Many people still think of Henry as this big bloated fat guy that they see in portraits but that was only the case in the last years of his life.  People know, or knew, very little about Henry’s early life and there are a lot of clichés about Henry and his wives which people have accepted uncritically and I was interested to examine and humanise these. And I was aware, of course, that it had to be entertaining because if drama isn’t entertaining it won’t work and, ultimately, it will be pulled.


Director Ciaran Donnelly

‘The Tudors’ episodes have been helmed by several directors. Talent such as Emmy winner Dearbhla Walsh (Little Dorrit), Jeremy Podeswa (The Five Senses) and Steve Shill (Dexter) joined Ciarán Donnelly in bring Michael Hirst’s vision to life. Donnelly, who won an Irish Film & Television Award in 2009 for his work on the series, describes how the concept of ‘The Tudors’ was explained firstly to Michael Hirst and subsequently passed on:

Ciarán Donnelly The vision or idea of the series is very, very simple.  The idea of the series, as it was pitched to Michael, is ‘The West Wing in the Tudor era’ so essentially you’ve got a president or a king and a number of people who are or are not on his side, politically speaking.  The power that this man has is God-like, he has the power of life over death. And that was basically it – it’s a court; a political court, a social court, a gossip court. . . it’s essentially a precinct. 

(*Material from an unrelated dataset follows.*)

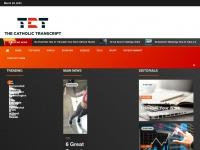catholictranscript.org Thumbnail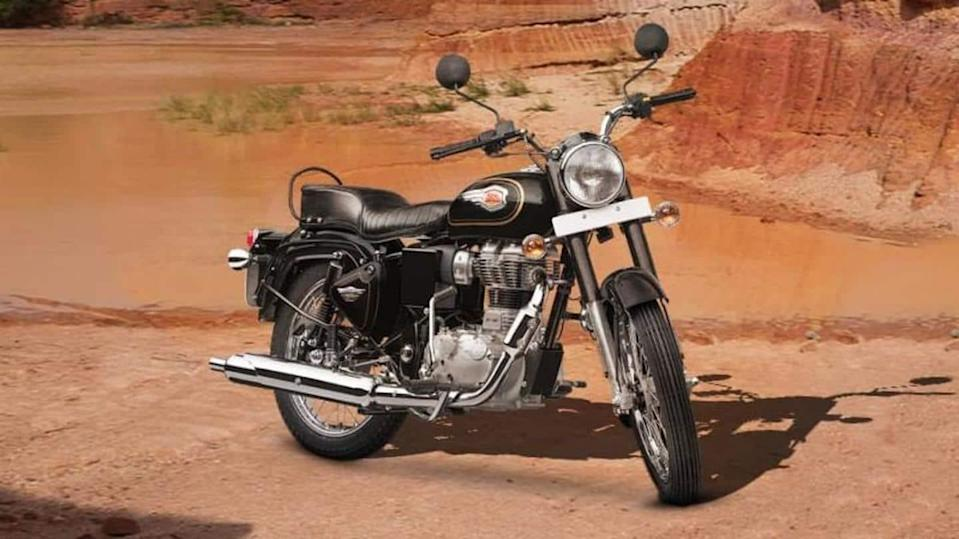Royal Enfield Bullet 350 motorbike becomes costlier: Check new prices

Armed with this vision of ‘The Tudors’ cast and crew set to work in May 2006. At this point Michael harboured hopes that the show would run for four series but, as with every pilot, the writer knew that nothing was certain:

MH: I always wanted it to go the four series, because that was how it had panned out in my head, but I absolutely never knew that we were going to go that far. Sometimes you can’t tell beforehand, you don’t know and all you can do is hope that you are writing something that will connect with people but you can’t know that it is going to happen. And then when you slowly become aware that it is happening then you feel humbled and moved. There is still a kind of magic to it. As a writer you are just stuck in a room somewhere writing this stuff on your own and you don’t know whether it is going to connect and it’s wonderful that ‘The Tudors’ has. 

So, what has been the secret to success of ‘The Tudors’? Michael has a theory:

MH: There are a number of things at play. I think the show works at a soap opera level and I think people get embedded in the characters simply through wanting to know what happens next.  I think in America it’s called ‘Addicted to Television’ - once you start watching it you can’t stop because you are desperate to know what happens and, of course, with ‘The Tudors’ I think the audiences is often involved in the story, in the characters and, as I say, the production values were extremely high and it seemed to work across cultures, ages and sexes – although I would say probably the biggest audience for the Tudors is women. 

I think another reason why these things have worked so well is because I never looked at the show from the outside in - I didn’t look at Henry as an iconic being, I looked at the show from the point of view of the characters – human beings in extreme situations and then wondered how they would react, as human beings, in those situations and I think that people connect with that. I have taken these people out of the museum and that is the simplest way of putting it. 

Director Ciarán Donnelly has further musings on the subject, describing how different directors brought their creativity to the series.
 

CD: I think each director brought new elements to the show. We are all given a script which we have to make work. We want to try and put our stamp on it, keep it visually interesting and try to get scenes out of the sets and onto locations as much as we can so there is a constant discussion going on which means everyone is on the same wavelength. 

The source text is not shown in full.